### DOCUMENT EXTRACT

Those who forget the past are generally maroons
April 25, 2015 § 39 Comments
Today is supposed to be a happy day, as 800+ bicycle riders try to come up with reasonable-sounding excuses as to why they can’t actually participate in tomorrow’s Belgian Waffle Ride despite having paid the $136 entry fee, purchased $3,402.71 in new cycling equipment, and retained the services of a professional coach.
But for me, even though I’m going down to San Diego in an hour or so to help mark the course and pick up my number, it’s not really all that happy. I can’t stop thinking about the refugees from Syria and Somalia who are drowning as they try to cross the Mediterranean from Libya in dinghies, rubber rafts, and leaky vessels, all in order to reach Western Europe.
The US State Department in Washington, and refugee agencies were all aware of the situation.
[The owners of the boats] knew even before the [boats] sailed that its passengers might have trouble disembarking in [Europe].

### DATASET CONTENT
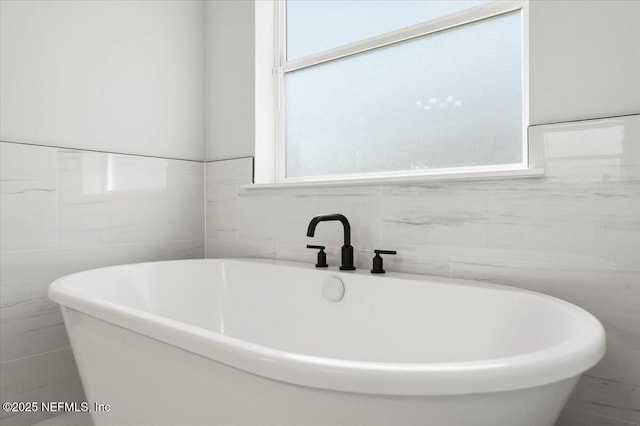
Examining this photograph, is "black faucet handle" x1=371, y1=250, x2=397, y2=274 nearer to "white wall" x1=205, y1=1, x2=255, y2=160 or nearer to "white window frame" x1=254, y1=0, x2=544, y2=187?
"white window frame" x1=254, y1=0, x2=544, y2=187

### EXERCISE INSTRUCTIONS
1. In the blog post about the Belgian Waffle Ride, how much was the entry fee?
2. Pick up the blog post about the Belgian Waffle Ride after its last sentence and keep writing it.

### ANSWERS BY ITEM
1. $136

2.
The voyage[s] of the [refugees] attracted a great deal of media attention. Right-wing [European] newspapers deplored its impending arrival and demanded that the government cease admitting [the] refugees. Indeed, the passengers became victims of bitter infighting within the government [s].
Many [Europeans] resented the relatively large number of refugees whom the government had already admitted into the country, because they appeared to be competitors for scarce jobs. Hostility toward immigrants fueled both [anti-Mulsim sentiment] and xenophobia.
This is not an edited clip from a newspaper describing the refugee crisis in Europe. It’s an edited clip taken directly from the online story on the website of the U.S. Holocaust Museum about the voyage of the St. Louis, a German ship filled with Jewish refugees who in 1939 were refused entry to Cuba and to the United States as they fled Hitler’s campaign to exterminate European Jewry, a campaign whose earnestness was shown to all who cared to look in the Kristallnacht attacks of 1938.
Most oblivious to the historical implications of denying entry to refugees are the Australians, who have advised the EU to deal with refugee boats the same way that they do, by simply telling would-be immigrants that they will never set foot on Australian shores, that they will be turned away by military vessels, that no aid will be given, and that if their boats are not seaworthy, they will drown under the watchful eye of the Australian coast guard.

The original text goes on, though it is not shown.